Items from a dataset

══════════

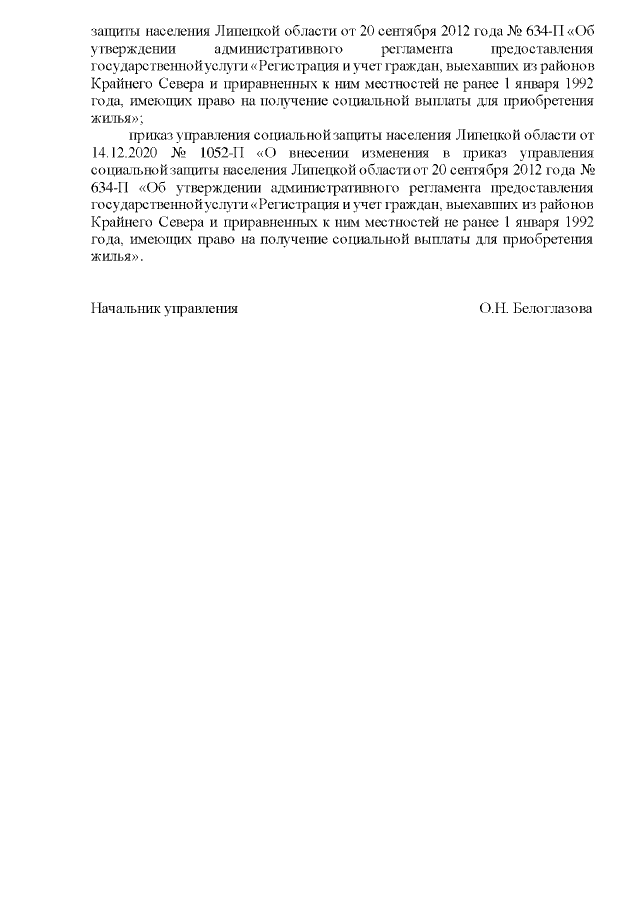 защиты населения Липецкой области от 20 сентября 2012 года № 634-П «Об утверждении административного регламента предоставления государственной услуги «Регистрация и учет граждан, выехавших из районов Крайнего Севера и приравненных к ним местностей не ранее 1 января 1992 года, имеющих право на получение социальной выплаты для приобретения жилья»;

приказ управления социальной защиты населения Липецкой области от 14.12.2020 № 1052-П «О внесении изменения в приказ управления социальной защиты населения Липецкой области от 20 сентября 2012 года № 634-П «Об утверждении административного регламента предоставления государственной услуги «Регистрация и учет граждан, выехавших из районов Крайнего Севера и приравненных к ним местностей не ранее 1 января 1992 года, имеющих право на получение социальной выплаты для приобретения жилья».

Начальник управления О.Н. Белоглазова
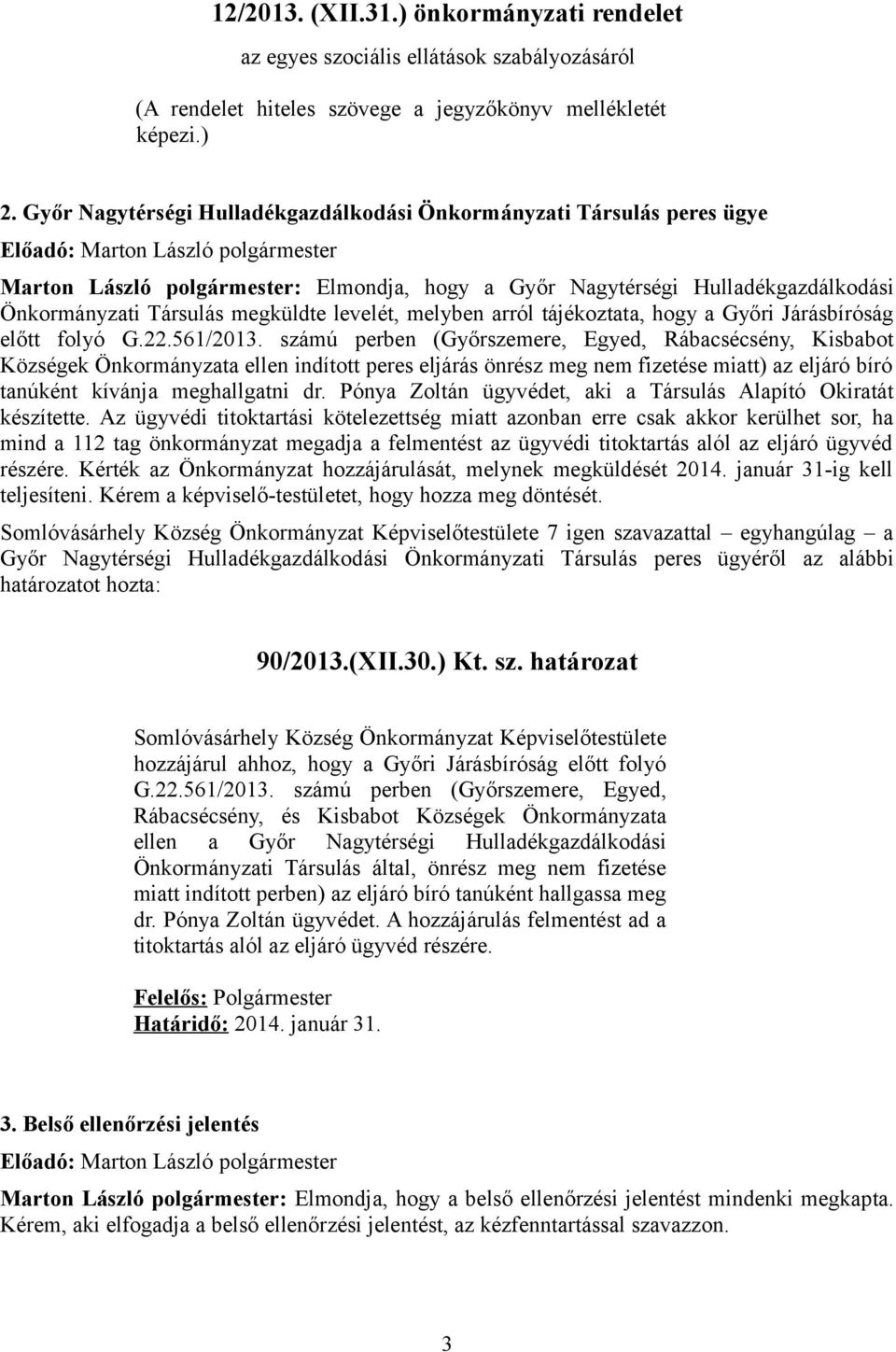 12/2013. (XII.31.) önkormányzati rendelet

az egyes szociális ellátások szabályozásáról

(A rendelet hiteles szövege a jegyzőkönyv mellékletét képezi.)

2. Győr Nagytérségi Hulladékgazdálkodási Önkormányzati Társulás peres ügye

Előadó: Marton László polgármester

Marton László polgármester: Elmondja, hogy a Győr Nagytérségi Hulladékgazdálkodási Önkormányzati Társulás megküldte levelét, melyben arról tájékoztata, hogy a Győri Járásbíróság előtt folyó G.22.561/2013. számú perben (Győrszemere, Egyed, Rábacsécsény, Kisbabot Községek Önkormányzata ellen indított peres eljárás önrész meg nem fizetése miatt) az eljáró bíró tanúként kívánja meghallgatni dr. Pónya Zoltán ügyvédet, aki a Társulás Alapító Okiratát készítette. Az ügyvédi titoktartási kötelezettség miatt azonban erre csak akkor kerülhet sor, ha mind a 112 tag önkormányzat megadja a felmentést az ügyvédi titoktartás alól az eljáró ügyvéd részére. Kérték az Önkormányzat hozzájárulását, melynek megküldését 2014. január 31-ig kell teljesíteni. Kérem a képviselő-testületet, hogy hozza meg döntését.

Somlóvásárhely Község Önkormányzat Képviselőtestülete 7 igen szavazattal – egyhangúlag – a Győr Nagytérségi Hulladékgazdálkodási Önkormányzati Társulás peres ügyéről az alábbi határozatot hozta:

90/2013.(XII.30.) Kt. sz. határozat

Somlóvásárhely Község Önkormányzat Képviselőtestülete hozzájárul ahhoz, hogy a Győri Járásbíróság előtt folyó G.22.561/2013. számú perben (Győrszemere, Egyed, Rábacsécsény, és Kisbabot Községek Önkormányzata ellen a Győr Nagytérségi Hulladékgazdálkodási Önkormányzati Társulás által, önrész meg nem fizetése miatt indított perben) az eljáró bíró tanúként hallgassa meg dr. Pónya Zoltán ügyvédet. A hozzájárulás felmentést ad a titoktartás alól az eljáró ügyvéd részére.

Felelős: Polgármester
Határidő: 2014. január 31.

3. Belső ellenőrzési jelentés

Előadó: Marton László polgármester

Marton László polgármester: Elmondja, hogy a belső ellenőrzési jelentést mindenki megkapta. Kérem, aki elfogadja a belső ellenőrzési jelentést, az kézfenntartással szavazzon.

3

══════════

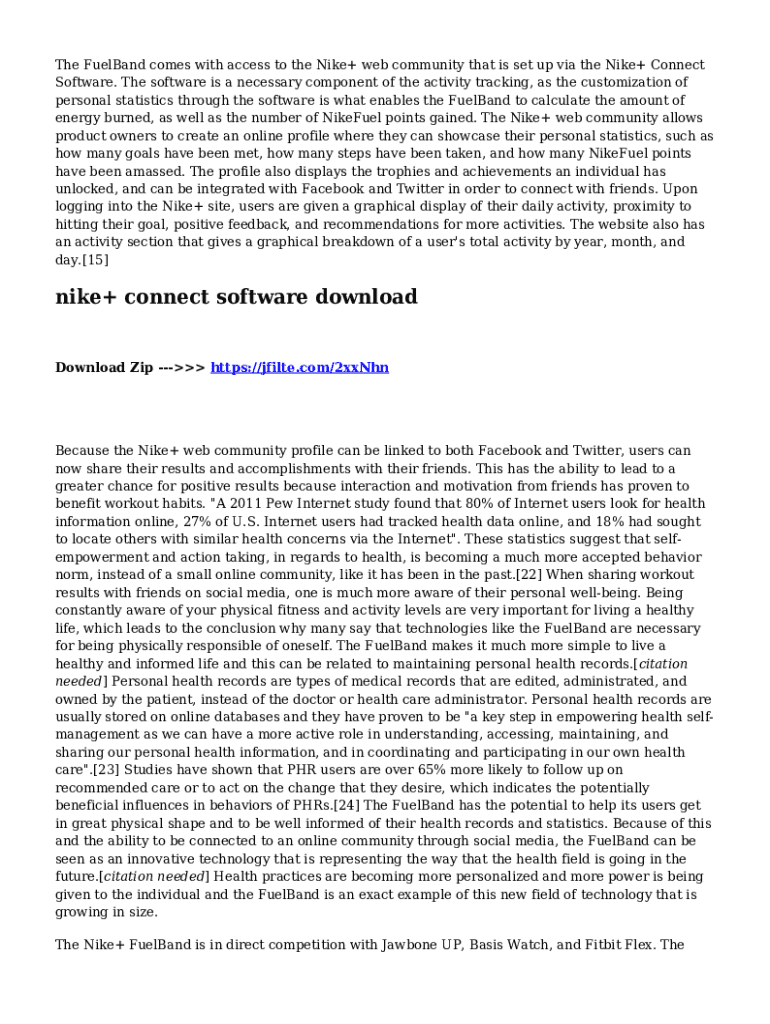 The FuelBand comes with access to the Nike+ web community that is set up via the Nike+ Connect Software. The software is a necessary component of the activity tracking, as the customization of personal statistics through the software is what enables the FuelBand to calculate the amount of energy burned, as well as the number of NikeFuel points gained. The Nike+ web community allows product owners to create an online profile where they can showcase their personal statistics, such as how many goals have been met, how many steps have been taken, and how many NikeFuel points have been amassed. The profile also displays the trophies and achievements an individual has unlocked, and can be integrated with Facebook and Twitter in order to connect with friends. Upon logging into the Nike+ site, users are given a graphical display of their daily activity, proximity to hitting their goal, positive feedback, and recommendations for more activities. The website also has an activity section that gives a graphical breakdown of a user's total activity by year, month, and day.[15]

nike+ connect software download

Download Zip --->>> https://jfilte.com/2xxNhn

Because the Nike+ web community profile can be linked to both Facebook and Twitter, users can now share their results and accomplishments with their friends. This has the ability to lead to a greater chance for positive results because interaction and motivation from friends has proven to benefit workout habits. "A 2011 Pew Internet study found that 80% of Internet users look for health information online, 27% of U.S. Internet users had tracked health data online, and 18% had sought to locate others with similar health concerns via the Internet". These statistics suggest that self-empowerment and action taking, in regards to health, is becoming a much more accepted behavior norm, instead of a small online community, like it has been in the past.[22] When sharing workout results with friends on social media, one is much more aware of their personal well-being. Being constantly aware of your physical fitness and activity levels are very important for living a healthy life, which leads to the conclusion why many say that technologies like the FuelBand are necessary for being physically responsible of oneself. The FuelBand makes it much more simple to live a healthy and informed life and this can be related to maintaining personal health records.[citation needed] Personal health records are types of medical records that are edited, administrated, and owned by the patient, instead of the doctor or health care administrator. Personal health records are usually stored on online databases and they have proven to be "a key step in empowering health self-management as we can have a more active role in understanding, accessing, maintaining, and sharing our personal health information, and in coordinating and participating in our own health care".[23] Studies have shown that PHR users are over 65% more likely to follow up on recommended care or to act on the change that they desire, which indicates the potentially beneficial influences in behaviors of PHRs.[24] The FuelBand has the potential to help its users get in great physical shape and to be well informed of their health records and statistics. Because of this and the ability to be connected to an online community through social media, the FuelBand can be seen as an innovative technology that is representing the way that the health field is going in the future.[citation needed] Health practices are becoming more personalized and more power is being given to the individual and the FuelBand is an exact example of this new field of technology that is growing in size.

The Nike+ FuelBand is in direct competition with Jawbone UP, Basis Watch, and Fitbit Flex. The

══════════

* _What needs to be done_: Return all lines in the data that include the word "Somlóvásárhely".

* _Final answer_:
Somlóvásárhely Község Önkormányzat Képviselőtestülete 7 igen szavazattal – egyhangúlag – a Győr Nagytérségi Hulladékgazdálkodási Önkormányzati Társulás peres ügyéről az alábbi határozatot hozta:
Somlóvásárhely Község Önkormányzat Képviselőtestülete hozzájárul ahhoz, hogy a Győri Járásbíróság előtt folyó G.22.561/2013. számú perben (Győrszemere, Egyed, Rábacsécsény, és Kisbabot Községek Önkormányzata ellen a Győr Nagytérségi Hulladékgazdálkodási Önkormányzati Társulás által, önrész meg nem fizetése miatt indított perben) az eljáró bíró tanúként hallgassa meg dr. Pónya Zoltán ügyvédet. A hozzájárulás felmentést ad a titoktartás alól az eljáró ügyvéd részére.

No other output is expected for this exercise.